Selected excerpt —
--- START ---

Cheatoid avatar Feb 05 '21 13:02 Cheatoid

This is actually to prevent bytecode from being loaded. It's a bad hack that needs to be solved properly.

Kefta avatar Feb 05 '21 15:02 Kefta

This is actually to prevent bytecode from being loaded

Nah, it's just not handled properly. At least with CompileString proper bytecode will still not load, I have tested it.

robotboy655 avatar Feb 05 '21 16:02 robotboy655

...I thought bytecode-loading was completely stripped rather than hacked-away... 😆

In my testing, RunString/CompileString/lua_openscript/whatever wrappers, it all boils down to this ultimate function: lua_load (or rather luaL_loadbufferx/luaL_loadbuffer, which is sometimes inlined...)

The clue is on the docs: https://www.lua.org/manual/5.4/manual.html#lua_load

lua_load automatically detects whether the chunk is text or binary and loads it accordingly. The string mode works as in function load, with the addition that a NULL value is equivalent to the string "bt".

The value of the mode always seems to be NULL (0) in gmod, which means it will try to automatically detect the mode. So... https://github.com/LuaJIT/LuaJIT/blob/ec6edc5c39c25e4eb3fca51b753f9995e97215da/src/lj_load.c#L37 Get rid of the automatic-mode-detection part? Fully strip the bytecode-loading capability? And possibly, always provide "t" string as the mode parameter value? (notice no b) (not sure if any of this is the correct approach, just throwing some ideas; perhaps do all of them? 😄)

Then it is just a matter of providing the correct value to the sz parameter to fix this issue, I believe. Thanks

Cheatoid avatar Feb 05 '21 17:02 Cheatoid

As a temporary solution, you can use '\0' which is 2 bytes instead of 1

ThatLing avatar Feb 13 '21 18:02 ThatLing

That's the actual solution rather

thegrb93 avatar Feb 13 '21 18:02 thegrb93

Smarty... Think again. It is not 2 bytes. I have to use 4 bytes. Because what if there are digits ahead of the \0 Guess what, it will treat them as part of the escape. Example: ..... \04rekt ..... The only time you can just use \0 is when you know that there are no digits ahead of it. Hence why I'd have to do \000 to ensure proper NUL escaping. Which means 3 extra bytes per NUL escape. Simple math.

--- END ---

Continue the forum thread about bytecode loading and NUL escapes in Lua strings, starting after its final post.

Available data —
--- START ---

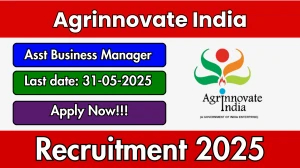 Agrinnovate India Assistant Business Manager Recruitment 2025 - Apply Offline Agrinnovate India Assistant Business Manager Recruitment 2025 - Apply Offline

--- END ---

Answer to this task —
Cheatoid avatar Feb 13 '21 19:02 Cheatoid

Moreover you can't use escaping in long string [[ long string ]] at all. Instead you must use normal double/single-quote string to embed such binary data. Which means you'd also have to escape those: " \ \n \r ... which is terrible (each of those escapes would add extra byte cuz inserting \), but it is a temporary solution.


This isn't a really huge issue in my particular case, but it is still really annoying (mainly because I have to run post-processor for escaping the above mentioned chars, instead of just streaming the binary data into a file). For someone else with many NUL/newlines/quotes in their binary data, the temporary solution can result in rapidly bumping up the size.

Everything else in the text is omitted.